For a fifth error, officials did not do a good job of linking their policy to the economic outlook. Such a disconnection conveys a backwards framework of first deciding what action to take and then examining economic developments and prospects for factors that might justify the intended action. The backdrop surely demands more stimulus than officials are providing. First, there had been no prior rate cut since 2001 and no change of policy since a tightening in February 2007. Second, officials concede that Japan is now in a recession that is unlikely to end until sometime after October 2009. Third, a return to sustainable growth with price stability may take even longer in the not so unlikely event that either global demand develops more weakly than the baseline forecast or that lending attitudes of Japanese financial institutions become even more severe. After all, it is acknowledged by officials in Japan and everywhere else that growth risks compared to baseline forecasts are skewed to the downside. Fourth, as defined in the appendix of the new semi-annual Outlook, the revised range of projected core inflation straddles zero next fiscal year and returns to merely 0.1% – 0.5% in the year to March 2011. That is sharply below forecasts made three months ago, and it provides an insufficient cushion from a return to deflation. When in a deflationary state, monetary officials in Japan as elsewhere have no choice but to abandon the targeting of a nominal interest rate in favor of quantitative provisions of unsterilized liquidity. In plainer English, officials are not only admitting that upside inflation risks have ebbed greatly but that downside risks from price stability have risen significantly.

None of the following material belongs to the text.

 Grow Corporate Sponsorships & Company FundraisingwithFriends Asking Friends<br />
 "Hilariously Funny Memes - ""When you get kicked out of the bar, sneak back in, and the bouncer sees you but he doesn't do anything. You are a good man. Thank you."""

The text of the semi-annual Outlook and of a separate statement announcing the rate cut justify a much more substantial gesture than a divided decision to reduce the target interest rate by 20 basis points. It’s not enough to declare a financial and economic emergency, to blame the world’s economic problems on sustained low interest rates in Japan and elsewhere, to insist on not going back to those same ultra-accommodative policies, and to let markets sort the mess out on its own. To do that is to shirk the mandate of all central banks to ensure stable financial markets.